What’s New In Taxes For This Year
Finance Tips The tax deadline is just around the corner. You’ve likely heard about the changes announced by the Federal Government in December, but most of these won’t impact your 2015 taxes that are due on May 2. Here’s what you should know about changes that apply to tax year 2015.
Child Care Maximums Raised
For tax year 2015, the cap on child care deductions has been raised. For each child who is eligible for the Disability Tax Credit, the deduction limit is now $11,000. The child care deduction limit for a child who is under seven years of age at the end of the year is now $8,000. Parents of children born between 1999 and 2008 can now claim up to $5,000 in childcare expenses.

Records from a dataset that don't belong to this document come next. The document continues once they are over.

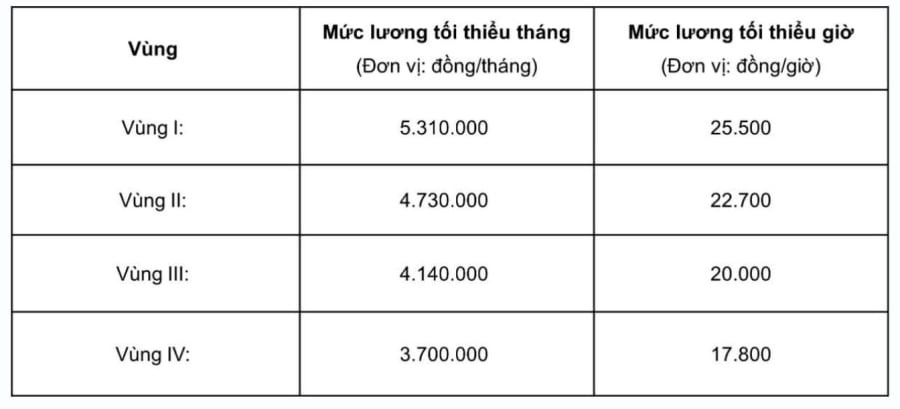 | Vùng | Mức lương tối thiểu tháng (Đơn vị: đồng/tháng) | Mức lương tối thiểu giờ (Đơn vị: đồng/giờ) |
|---|---|---|
| Vùng I: | 5.310.000 | 25.500 |
| Vùng II: | 4.730.000 | 22.700 |
| Vùng III: | 4.140.000 | 20.000 |
| Vùng IV: | 3.700.000 | 17.800 |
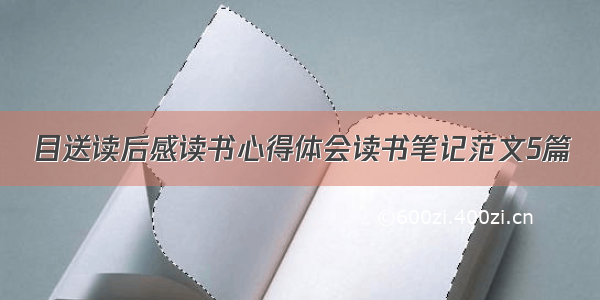 目送读后感读书心得体会读书笔记范文5篇

©600zi.400zi.cn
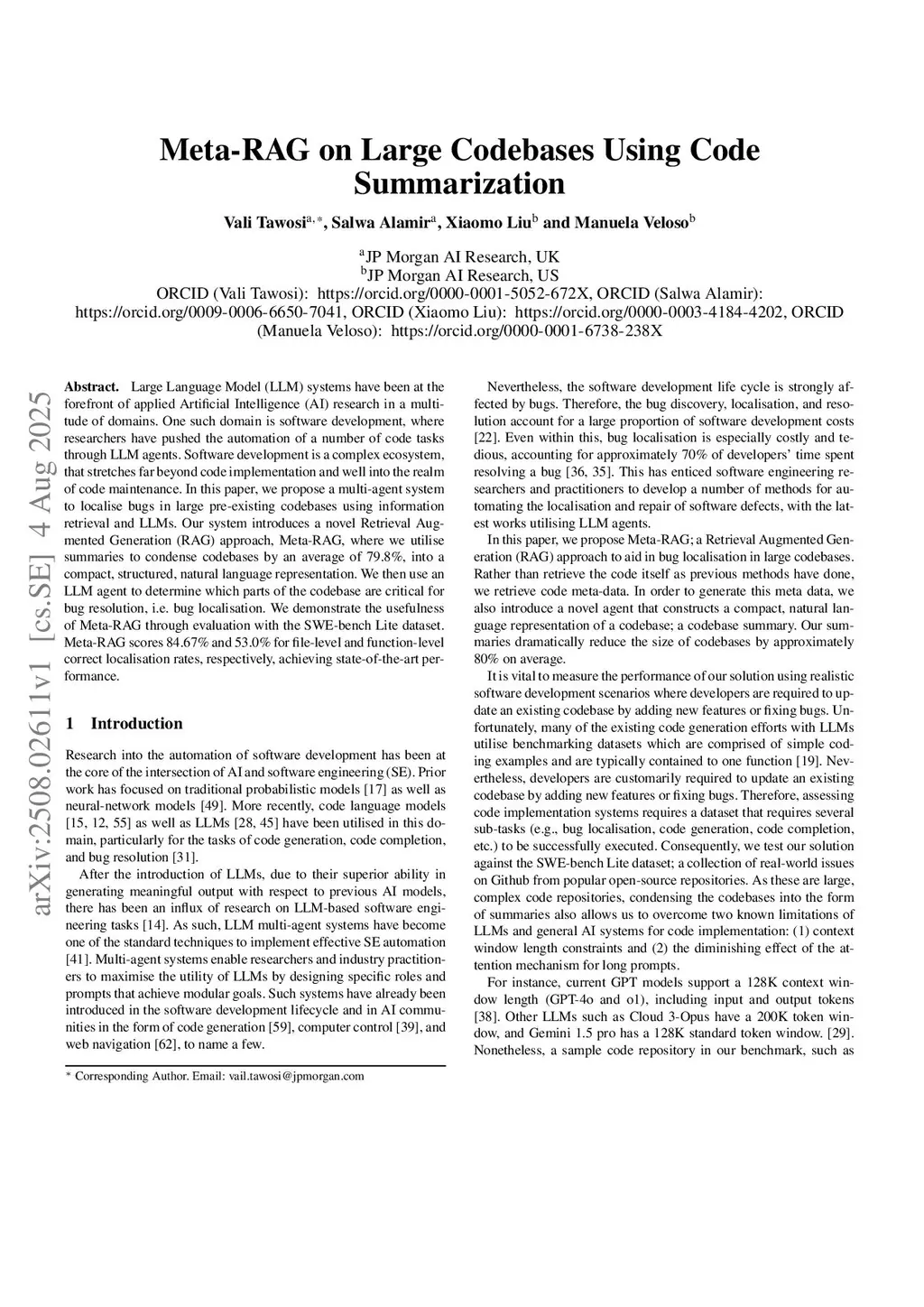 arXiv:2508.02611v1 [cs.SE] 4 Aug 2025

Meta-RAG on Large Codebases Using Code Summarization

Vali Tawosi$^{a,*}$, Salwa Alamir$^{a}$, Xiaomo Liu$^{b}$ and Manuela Veloso$^{b}$

$^{a}$JP Morgan AI Research, UK
$^{b}$JP Morgan AI Research, US
ORCID (Vali Tawosi): https://orcid.org/0000-0001-5052-672X, ORCID (Salwa Alamir): https://orcid.org/0009-0006-6650-7041, ORCID (Xiaomo Liu): https://orcid.org/0000-0003-4184-4202, ORCID (Manuela Veloso): https://orcid.org/0000-0001-6738-238X

Abstract. Large Language Model (LLM) systems have been at the forefront of applied Artificial Intelligence (AI) research in a multitude of domains. One such domain is software development, where researchers have pushed the automation of a number of code tasks through LLM agents. Software development is a complex ecosystem, that stretches far beyond code implementation and well into the realm of code maintenance. In this paper, we propose a multi-agent system to localise bugs in large pre-existing codebases using information retrieval and LLMs. Our system introduces a novel Retrieval Augmented Generation (RAG) approach, Meta-RAG, where we utilise summaries to condense codebases by an average of 79.8%, into a compact, structured, natural language representation. We then use an LLM agent to determine which parts of the codebase are critical for bug resolution, i.e. bug localisation. We demonstrate the usefulness of Meta-RAG through evaluation with the SWE-bench Lite dataset. Meta-RAG scores 84.67% and 53.0% for file-level and function-level correct localisation rates, respectively, achieving state-of-the-art performance.

1 Introduction

Research into the automation of software development has been at the core of the intersection of AI and software engineering (SE). Prior work has focused on traditional probabilistic models [17] as well as neural-network models [49]. More recently, code language models [15, 12, 55] as well as LLMs [28, 45] have been utilised in this domain, particularly for the tasks of code generation, code completion, and bug resolution [31].

After the introduction of LLMs, due to their superior ability in generating meaningful output with respect to previous AI models, there has been an influx of research on LLM-based software engineering tasks [14]. As such, LLM multi-agent systems have become one of the standard techniques to implement effective SE automation [41]. Multi-agent systems enable researchers and industry practitioners to maximise the utility of LLMs by designing specific roles and prompts that achieve modular goals. Such systems have already been introduced in the software development lifecycle and in AI communities in the form of code generation [59], computer control [39], and web navigation [62], to name a few.

* Corresponding Author. Email: vail.tawosi@jpmorgan.com

Nevertheless, the software development life cycle is strongly affected by bugs. Therefore, the bug discovery, localisation, and resolution account for a large proportion of software development costs [22]. Even within this, bug localisation is especially costly and tedious, accounting for approximately 70% of developers' time spent resolving a bug [36, 35]. This has enticed software engineering researchers and practitioners to develop a number of methods for automating the localisation and repair of software defects, with the latest works utilising LLM agents.

In this paper, we propose Meta-RAG; a Retrieval Augmented Generation (RAG) approach to aid in bug localisation in large codebases. Rather than retrieve the code itself as previous methods have done, we retrieve code meta-data. In order to generate this meta data, we also introduce a novel agent that constructs a compact, natural language representation of a codebase; a codebase summary. Our summaries dramatically reduce the size of codebases by approximately 80% on average.

It is vital to measure the performance of our solution using realistic software development scenarios where developers are required to update an existing codebase by adding new features or fixing bugs. Unfortunately, many of the existing code generation efforts with LLMs utilise benchmarking datasets which are comprised of simple coding examples and are typically contained to one function [19]. Nevertheless, developers are customarily required to update an existing codebase by adding new features or fixing bugs. Therefore, assessing code implementation systems requires a dataset that requires several sub-tasks (e.g., bug localisation, code generation, code completion, etc.) to be successfully executed. Consequently, we test our solution against the SWE-bench Lite dataset; a collection of real-world issues on Github from popular open-source repositories. As these are large, complex code repositories, condensing the codebases into the form of summaries also allows us to overcome two known limitations of LLMs and general AI systems for code implementation: (1) context window length constraints and (2) the diminishing effect of the attention mechanism for long prompts.

For instance, current GPT models support a 128K context window length (GPT-4o and o1), including input and output tokens [38]. Other LLMs such as Cloud 3-Opus have a 200K token window, and Gemini 1.5 pro has a 128K standard token window. [29]. Nonetheless, a sample code repository in our benchmark, such as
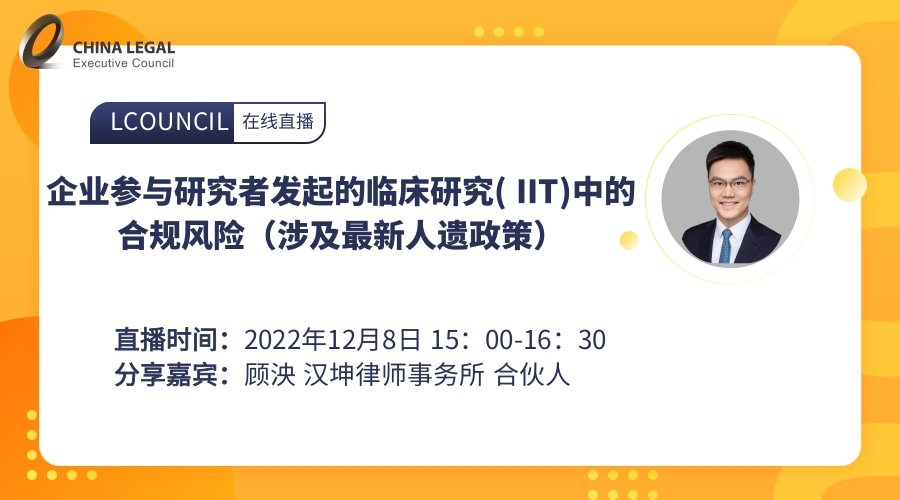 CHINA LEGAL
Executive Council

LCOUNCIL 在线直播

企业参与研究者发起的临床研究( IIT)中的合规风险（涉及最新人遗政策）

直播时间：2022年12月8日 15：00-16：30
分享嘉宾：顾决 汉坤律师事务所 合伙人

Refundable children’s fitness credit
New for 2015, the $1,000 Children’s Fitness Credit became a refundable credit. This change is great news for parents, especially those who may have previously not seen the tax benefit from such expenses. Individuals who have enough deductions to bring their tax owing to zero will now receive a refund of their children’s fitness fees. In past years, if your tax owing was zero, the credit was wasted.
Enhanced universal child care benefit
The initial change to the UCCB came last July when all parents with children under 18 began receiving monthly benefits. Part two of the enhanced UCCB program will be seen on your tax return. In previous years, a non-refundable credit named the “amount for children” of $2,255 was granted to parents. That credit is no longer available.
Lifetime Capital Gains Exemption on QFFP
For qualified farm or fishing properties (QFFP) disposed of after April 20, 2015, the lifetime capital gains exemption has risen from $813,600 to $1,000,000. Because capital gains are taxed at a 50 percent rate, this translates to a bottom line difference of $93,200 for claiming lifetime capital gains on QFFP only. Qualified small business shares not related to farming or fishing remain unchanged.
Small business job credit
Employment Insurance premiums are paid by both employers and employees. If you are the owner of a small business and have employees, you may see a refund of a portion of the Employment Insurance premiums you pay as an employer. The Small Business Job Credit applies to small businesses whose employer share of EI premiums is less than $15,000 annually. It translates to 39 cents per $100 of insurable earnings. There’s no application for the credit; CRA will do the math for you based upon the T4’s submitted for your employees. If you are entitled to a refund of EI premiums, you will automatically receive either a direct refund or the amount will be applied to any outstanding balance in your business’s payroll account.